Is Muscat’s major investment in the health sector sustainable?

Investment in the health sector is an initiative which deserves praise and encouragement, however in this case, considering the magnitude of the investment involved, the government needs to ensure that the country is able to sustain it in the long term. 

Campaign mode: Joseph Muscat
Campaign mode: Joseph Muscat

This week, Prime Minister Joseph Muscat announced a major €200 million investment in Malta’s health sector. The now derelict St Luke’s Hospital in Guardamangia and the Gozo General Hospital are set for a major upheaval with investment by the private sector and the government to put them at par with Mater Dei Hospital. 

Investment in the health sector is an initiative which deserves praise and encouragement, however in this case, considering the magnitude of the investment involved, the government needs to ensure that the country is able to sustain it in the long term. 

Tomorrow, Paul Pace of the Malta Union of Midwives and Nurses is expected to hold a news conference on the matter and is reported to have already raised questions on the resources – not least human – that these projects would involve. This, added to the financial considerations and the sustainability of the health sector in the medium and long term need to be duly analysed before the government proceeds with this investment. 

The question stakeholders – including the Opposition – should be asking is: Is this investment sustainable?  

Building bridges

On the eve of the local elections, PN leader Simon Busuttil is doing his best to obtain a ‘decent’ result – which effectively means narrowing the gap between the two parties. Whether he’ll manage to do that remains to be seen. It’s an uphill. Three years away from the general election, Dr Busuttil is in the process of implementing further, and much needed changes within the PN. He needs time – having started from a huge disadvantage when he took helm two years ago. 

The Prime Minister is campaigning heavily, especially in Labour’s strongholds in the south of Malta, to get out his vote. Mid-term elections are always tough for the party in government – although recent polls show that Muscat still enjoys a significant lead over his counterpart.

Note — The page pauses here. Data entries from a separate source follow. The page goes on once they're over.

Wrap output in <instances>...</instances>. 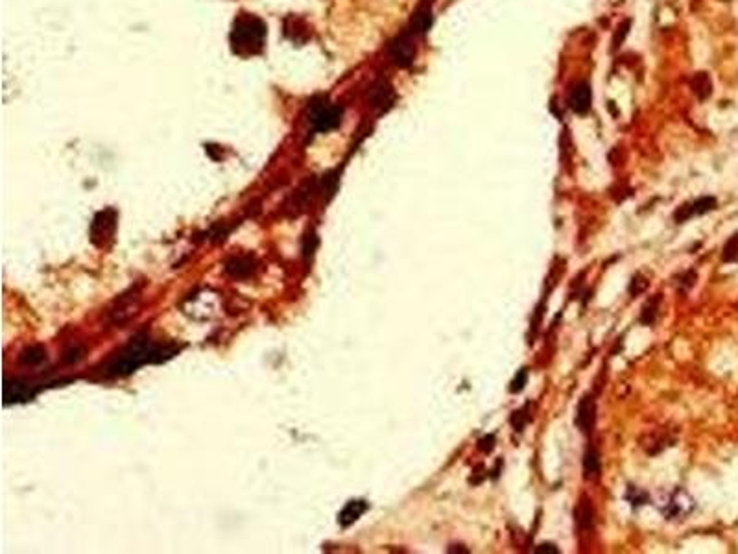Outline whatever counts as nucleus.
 <instances>
[{
	"instance_id": "dca6fc26",
	"label": "nucleus",
	"mask_w": 738,
	"mask_h": 554,
	"mask_svg": "<svg viewBox=\"0 0 738 554\" xmlns=\"http://www.w3.org/2000/svg\"><path fill=\"white\" fill-rule=\"evenodd\" d=\"M690 87H692L694 95H698V98H709L710 93H712V82H710L709 74L707 73H696L690 79Z\"/></svg>"
},
{
	"instance_id": "a878e982",
	"label": "nucleus",
	"mask_w": 738,
	"mask_h": 554,
	"mask_svg": "<svg viewBox=\"0 0 738 554\" xmlns=\"http://www.w3.org/2000/svg\"><path fill=\"white\" fill-rule=\"evenodd\" d=\"M537 554H558L559 548L554 545V543H541L536 547Z\"/></svg>"
},
{
	"instance_id": "20e7f679",
	"label": "nucleus",
	"mask_w": 738,
	"mask_h": 554,
	"mask_svg": "<svg viewBox=\"0 0 738 554\" xmlns=\"http://www.w3.org/2000/svg\"><path fill=\"white\" fill-rule=\"evenodd\" d=\"M388 54L391 61L400 68H408L416 59V35H411L408 30L399 34L388 45Z\"/></svg>"
},
{
	"instance_id": "39448f33",
	"label": "nucleus",
	"mask_w": 738,
	"mask_h": 554,
	"mask_svg": "<svg viewBox=\"0 0 738 554\" xmlns=\"http://www.w3.org/2000/svg\"><path fill=\"white\" fill-rule=\"evenodd\" d=\"M117 227V211L106 209L100 211L90 224V238L96 246H106L109 238L113 237Z\"/></svg>"
},
{
	"instance_id": "4be33fe9",
	"label": "nucleus",
	"mask_w": 738,
	"mask_h": 554,
	"mask_svg": "<svg viewBox=\"0 0 738 554\" xmlns=\"http://www.w3.org/2000/svg\"><path fill=\"white\" fill-rule=\"evenodd\" d=\"M646 287H648V281H646V279H644L643 276L633 277V281H631V287H630L631 296L641 294V292H644V290H646Z\"/></svg>"
},
{
	"instance_id": "1a4fd4ad",
	"label": "nucleus",
	"mask_w": 738,
	"mask_h": 554,
	"mask_svg": "<svg viewBox=\"0 0 738 554\" xmlns=\"http://www.w3.org/2000/svg\"><path fill=\"white\" fill-rule=\"evenodd\" d=\"M716 205H718L716 198H712V196H703V198L696 200V202H690V204L679 205L676 215H674V220H676L677 224H683V222L690 220L692 216H699L709 213V211H715Z\"/></svg>"
},
{
	"instance_id": "9b49d317",
	"label": "nucleus",
	"mask_w": 738,
	"mask_h": 554,
	"mask_svg": "<svg viewBox=\"0 0 738 554\" xmlns=\"http://www.w3.org/2000/svg\"><path fill=\"white\" fill-rule=\"evenodd\" d=\"M596 419V401L591 396H585L578 403V412H576V425L583 432H589Z\"/></svg>"
},
{
	"instance_id": "f3484780",
	"label": "nucleus",
	"mask_w": 738,
	"mask_h": 554,
	"mask_svg": "<svg viewBox=\"0 0 738 554\" xmlns=\"http://www.w3.org/2000/svg\"><path fill=\"white\" fill-rule=\"evenodd\" d=\"M19 361L24 366H39L46 361V351L41 347V345H32V347H26V350L19 355Z\"/></svg>"
},
{
	"instance_id": "0eeeda50",
	"label": "nucleus",
	"mask_w": 738,
	"mask_h": 554,
	"mask_svg": "<svg viewBox=\"0 0 738 554\" xmlns=\"http://www.w3.org/2000/svg\"><path fill=\"white\" fill-rule=\"evenodd\" d=\"M592 106V90L589 82H578L569 90V108L576 115H587Z\"/></svg>"
},
{
	"instance_id": "b1692460",
	"label": "nucleus",
	"mask_w": 738,
	"mask_h": 554,
	"mask_svg": "<svg viewBox=\"0 0 738 554\" xmlns=\"http://www.w3.org/2000/svg\"><path fill=\"white\" fill-rule=\"evenodd\" d=\"M495 441H496L495 434H485L484 438H480L478 449L482 452H491L493 449H495Z\"/></svg>"
},
{
	"instance_id": "423d86ee",
	"label": "nucleus",
	"mask_w": 738,
	"mask_h": 554,
	"mask_svg": "<svg viewBox=\"0 0 738 554\" xmlns=\"http://www.w3.org/2000/svg\"><path fill=\"white\" fill-rule=\"evenodd\" d=\"M39 388L24 379H8L4 385V405L10 407L13 403H26L34 399Z\"/></svg>"
},
{
	"instance_id": "393cba45",
	"label": "nucleus",
	"mask_w": 738,
	"mask_h": 554,
	"mask_svg": "<svg viewBox=\"0 0 738 554\" xmlns=\"http://www.w3.org/2000/svg\"><path fill=\"white\" fill-rule=\"evenodd\" d=\"M81 356H84V350L79 345H74V347L65 351V362H78Z\"/></svg>"
},
{
	"instance_id": "f03ea898",
	"label": "nucleus",
	"mask_w": 738,
	"mask_h": 554,
	"mask_svg": "<svg viewBox=\"0 0 738 554\" xmlns=\"http://www.w3.org/2000/svg\"><path fill=\"white\" fill-rule=\"evenodd\" d=\"M266 35H268V28L264 21L253 13L242 12L235 19L229 34L233 54L238 57L259 56L264 50Z\"/></svg>"
},
{
	"instance_id": "9d476101",
	"label": "nucleus",
	"mask_w": 738,
	"mask_h": 554,
	"mask_svg": "<svg viewBox=\"0 0 738 554\" xmlns=\"http://www.w3.org/2000/svg\"><path fill=\"white\" fill-rule=\"evenodd\" d=\"M432 23H434L432 6H430L429 0H423V2H421V6L417 8L416 13H414V17H411V21H410V26H408L406 30H408L411 35L421 37V35H425L427 32H429Z\"/></svg>"
},
{
	"instance_id": "bb28decb",
	"label": "nucleus",
	"mask_w": 738,
	"mask_h": 554,
	"mask_svg": "<svg viewBox=\"0 0 738 554\" xmlns=\"http://www.w3.org/2000/svg\"><path fill=\"white\" fill-rule=\"evenodd\" d=\"M447 551H449V553H469L467 548H463L462 545H452V547H449Z\"/></svg>"
},
{
	"instance_id": "412c9836",
	"label": "nucleus",
	"mask_w": 738,
	"mask_h": 554,
	"mask_svg": "<svg viewBox=\"0 0 738 554\" xmlns=\"http://www.w3.org/2000/svg\"><path fill=\"white\" fill-rule=\"evenodd\" d=\"M724 260L726 262H738V235H732L727 240L726 248H724Z\"/></svg>"
},
{
	"instance_id": "6e6552de",
	"label": "nucleus",
	"mask_w": 738,
	"mask_h": 554,
	"mask_svg": "<svg viewBox=\"0 0 738 554\" xmlns=\"http://www.w3.org/2000/svg\"><path fill=\"white\" fill-rule=\"evenodd\" d=\"M369 102H371V108H375L378 113H386L395 102V93L394 87L386 79H378L375 82L369 90Z\"/></svg>"
},
{
	"instance_id": "6ab92c4d",
	"label": "nucleus",
	"mask_w": 738,
	"mask_h": 554,
	"mask_svg": "<svg viewBox=\"0 0 738 554\" xmlns=\"http://www.w3.org/2000/svg\"><path fill=\"white\" fill-rule=\"evenodd\" d=\"M526 383H528V370H526V367H521L517 374H515V377L512 379V383H509V392H512V394L523 392Z\"/></svg>"
},
{
	"instance_id": "a211bd4d",
	"label": "nucleus",
	"mask_w": 738,
	"mask_h": 554,
	"mask_svg": "<svg viewBox=\"0 0 738 554\" xmlns=\"http://www.w3.org/2000/svg\"><path fill=\"white\" fill-rule=\"evenodd\" d=\"M659 301H661V298L657 296L655 300H650L648 303L643 307V311H641V323H644V325H652V323L655 322V318H657V311H659Z\"/></svg>"
},
{
	"instance_id": "5701e85b",
	"label": "nucleus",
	"mask_w": 738,
	"mask_h": 554,
	"mask_svg": "<svg viewBox=\"0 0 738 554\" xmlns=\"http://www.w3.org/2000/svg\"><path fill=\"white\" fill-rule=\"evenodd\" d=\"M628 28H630V21H628L625 24L624 23L620 24L619 30H616V34H614V37H613V48H614V50H616V48H619V46L622 45V41L625 39V35H628V32H630Z\"/></svg>"
},
{
	"instance_id": "4468645a",
	"label": "nucleus",
	"mask_w": 738,
	"mask_h": 554,
	"mask_svg": "<svg viewBox=\"0 0 738 554\" xmlns=\"http://www.w3.org/2000/svg\"><path fill=\"white\" fill-rule=\"evenodd\" d=\"M574 519L580 531H591L592 523H594V512H592V504L589 499H581L578 503L574 510Z\"/></svg>"
},
{
	"instance_id": "2eb2a0df",
	"label": "nucleus",
	"mask_w": 738,
	"mask_h": 554,
	"mask_svg": "<svg viewBox=\"0 0 738 554\" xmlns=\"http://www.w3.org/2000/svg\"><path fill=\"white\" fill-rule=\"evenodd\" d=\"M227 274H231L233 277H248L251 271L255 270V260L249 259V257H235L226 265Z\"/></svg>"
},
{
	"instance_id": "f257e3e1",
	"label": "nucleus",
	"mask_w": 738,
	"mask_h": 554,
	"mask_svg": "<svg viewBox=\"0 0 738 554\" xmlns=\"http://www.w3.org/2000/svg\"><path fill=\"white\" fill-rule=\"evenodd\" d=\"M175 353L174 347H163L153 342L148 334H139L119 351L104 367V374L109 377H126L137 372L144 364H157V362L168 361Z\"/></svg>"
},
{
	"instance_id": "ddd939ff",
	"label": "nucleus",
	"mask_w": 738,
	"mask_h": 554,
	"mask_svg": "<svg viewBox=\"0 0 738 554\" xmlns=\"http://www.w3.org/2000/svg\"><path fill=\"white\" fill-rule=\"evenodd\" d=\"M602 471V462H600V452L594 447H589L583 455V475L587 481H596Z\"/></svg>"
},
{
	"instance_id": "f8f14e48",
	"label": "nucleus",
	"mask_w": 738,
	"mask_h": 554,
	"mask_svg": "<svg viewBox=\"0 0 738 554\" xmlns=\"http://www.w3.org/2000/svg\"><path fill=\"white\" fill-rule=\"evenodd\" d=\"M367 508H369V504H367L366 501H362V499L349 501V503L344 506V510L340 512L338 523L342 526H351L355 521H358L362 515L366 514Z\"/></svg>"
},
{
	"instance_id": "aec40b11",
	"label": "nucleus",
	"mask_w": 738,
	"mask_h": 554,
	"mask_svg": "<svg viewBox=\"0 0 738 554\" xmlns=\"http://www.w3.org/2000/svg\"><path fill=\"white\" fill-rule=\"evenodd\" d=\"M528 421H530L528 407L521 408V410H515V412L512 414V425H513V429L517 430V432H523L524 427H526V423H528Z\"/></svg>"
},
{
	"instance_id": "7ed1b4c3",
	"label": "nucleus",
	"mask_w": 738,
	"mask_h": 554,
	"mask_svg": "<svg viewBox=\"0 0 738 554\" xmlns=\"http://www.w3.org/2000/svg\"><path fill=\"white\" fill-rule=\"evenodd\" d=\"M310 124L318 133H327L336 130L342 124L344 109L336 104L329 102L327 98H315L310 102Z\"/></svg>"
}]
</instances>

However, it is widely believed that the Prime Minister’s credibility has probably experienced a downturn following the Café Premier controversy and the highly questionable dealings with Azerbaijan’s SOCAR. Suffice it to add that Muscat has so far always proved to be resilient. 

Should Busuttil manage to narrow the gap between the two parties, and most importantly between himself and Muscat, that would be a very good and significant start for the PN. However, while obtaining a decent result at the local elections is important for the PN and Busuttil’s leadership, the PN would do well to look beyond the 11 April elections and focus its time and energy on where it matters most – building bridges with well meaning Nationalist Party supporters and middle of the road voters who, at the last general election, swayed away from the PN and voted Labour for the first time. The PN needs to continue reaching out to them – by building bridges. 

Beyond Fr Peter’s death

Three years ago, this week, Fr Peter Serracino Inglott passed away. He masterminded the rebuilding of the Nationalist Party under Eddie Fenech Adami’s helm and was instrumental in the social and cultural developments of our country.

Serracino Inglott’s contribution to the Nationalist Party helped to revitalise the PN which, at the end of the Borg Olivier era, was flat on its back. From a passive spectator, the PN under Fenech Adami’s leadership, and thanks, not least to his formidable consultant –Peter Serracino Inglott became a major protagonist in the most important and much needed changes that happened to our country from the late 1970s up to Malta’s membership of the European Union. I recall visiting him, towards the end of his life, surrounded by his books in his modest room at the Dar tal-Kleru in Birkirkara.

He was a visionary, an original thinker, a priest-philosopher who could think outside the box – from which the Nationalist Party benefitted greatly. It was when the PN became a passive spectator that it lost the plot and the people’s trust. Now that the PN is at the cross roads again, with a new leadership at the helm, it needs to ensure that Fr Peter’s vision – for a PN that is a protagonist not a passive spectator, a party that is able not only to understand the changes happening in Maltese society but be in a position to lead those changes – lives beyond his death.